2) Will the proportion of the leadership vote assigned to affiliates be shrunk by those within caucus who distrust the union movement? Once again what do MPs fear? This is the Labour party, grounded in the Labour relations movement isn’t it?
3) What will happen to the automatic 2013 vote (year ahead of an election)? Surely this would be the perfect opportunity for the membership and affiliates to illustrate their support for the leader for whom they will be volunteering their time to help elect in 2014? And given that this whole undertaking is designed to empower the party membership then why would you try and sidestep the rules before the ink is dry?
4) How is the winnder in each category determined? Winner takes all? Proportional? We all recognise how the ‘first past the post’ approach establishes bias in the system – that’s why we have MMP!

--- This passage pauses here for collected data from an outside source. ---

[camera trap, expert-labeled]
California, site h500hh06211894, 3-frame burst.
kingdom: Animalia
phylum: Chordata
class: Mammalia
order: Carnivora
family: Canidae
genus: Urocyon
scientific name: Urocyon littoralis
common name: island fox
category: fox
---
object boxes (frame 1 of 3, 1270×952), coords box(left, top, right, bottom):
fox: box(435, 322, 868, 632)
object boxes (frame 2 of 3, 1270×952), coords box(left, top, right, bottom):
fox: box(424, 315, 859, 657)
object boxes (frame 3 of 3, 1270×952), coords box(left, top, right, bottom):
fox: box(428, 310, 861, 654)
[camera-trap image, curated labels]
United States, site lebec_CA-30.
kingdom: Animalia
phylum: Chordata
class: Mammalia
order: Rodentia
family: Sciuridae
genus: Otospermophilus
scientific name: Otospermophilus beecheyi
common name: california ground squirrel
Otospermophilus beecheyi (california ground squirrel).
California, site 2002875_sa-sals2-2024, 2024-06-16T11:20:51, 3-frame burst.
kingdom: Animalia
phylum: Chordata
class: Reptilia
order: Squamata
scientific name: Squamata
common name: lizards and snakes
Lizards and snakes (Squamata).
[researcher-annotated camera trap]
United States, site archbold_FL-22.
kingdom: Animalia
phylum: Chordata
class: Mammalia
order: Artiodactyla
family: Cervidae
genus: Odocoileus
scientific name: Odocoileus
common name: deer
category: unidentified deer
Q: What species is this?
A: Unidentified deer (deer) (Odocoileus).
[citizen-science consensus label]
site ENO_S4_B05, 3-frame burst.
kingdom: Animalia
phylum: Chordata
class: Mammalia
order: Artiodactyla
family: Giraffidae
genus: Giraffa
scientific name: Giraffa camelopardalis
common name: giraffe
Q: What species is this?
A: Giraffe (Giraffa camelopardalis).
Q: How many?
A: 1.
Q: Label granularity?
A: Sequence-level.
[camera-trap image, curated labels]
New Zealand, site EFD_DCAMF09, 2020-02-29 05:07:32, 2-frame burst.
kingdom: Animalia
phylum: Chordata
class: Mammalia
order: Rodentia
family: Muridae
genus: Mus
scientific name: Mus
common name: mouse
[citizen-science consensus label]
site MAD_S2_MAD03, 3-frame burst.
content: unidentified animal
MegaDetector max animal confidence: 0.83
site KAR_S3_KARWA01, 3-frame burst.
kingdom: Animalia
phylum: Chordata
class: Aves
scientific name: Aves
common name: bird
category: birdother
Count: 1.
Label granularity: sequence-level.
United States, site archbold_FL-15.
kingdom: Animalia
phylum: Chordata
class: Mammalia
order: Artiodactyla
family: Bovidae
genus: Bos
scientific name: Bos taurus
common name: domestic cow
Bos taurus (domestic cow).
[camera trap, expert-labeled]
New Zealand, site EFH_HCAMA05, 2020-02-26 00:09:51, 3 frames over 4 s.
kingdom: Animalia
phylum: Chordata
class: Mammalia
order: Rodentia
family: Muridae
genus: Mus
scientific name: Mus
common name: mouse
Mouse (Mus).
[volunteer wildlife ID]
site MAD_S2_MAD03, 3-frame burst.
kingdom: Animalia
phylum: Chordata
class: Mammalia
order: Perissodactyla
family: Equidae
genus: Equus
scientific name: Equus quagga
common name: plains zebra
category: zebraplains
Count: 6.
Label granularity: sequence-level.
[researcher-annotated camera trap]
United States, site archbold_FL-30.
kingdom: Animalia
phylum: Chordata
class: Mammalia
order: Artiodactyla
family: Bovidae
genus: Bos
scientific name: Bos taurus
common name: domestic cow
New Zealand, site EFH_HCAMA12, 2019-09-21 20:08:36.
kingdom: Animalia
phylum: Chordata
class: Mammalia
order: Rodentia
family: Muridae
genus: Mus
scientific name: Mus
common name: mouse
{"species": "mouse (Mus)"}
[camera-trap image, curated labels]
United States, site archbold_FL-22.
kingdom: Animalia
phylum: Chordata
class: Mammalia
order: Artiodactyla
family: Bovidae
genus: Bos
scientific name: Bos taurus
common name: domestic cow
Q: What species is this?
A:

5) Finally, while I applaud caucus and the party for bringing this to the table they can’t afford to do it in a way that is less than meaningful. Besides, what are caucus afraid of? If all is going well who would want to challenge and open themselves to the sort of scrutiny that brings – especially as they would have to justify their decision to the membership, and the wider public, if things are out in the open. Having chosen to open this topic caucus cannot afford to sell the members short. Who is the winner if the party tears itself apart over this? Short term it may be those within the caucus who are resistant to change, but the long term answer would be National, as they’d retain the Treasury benches for some time to come.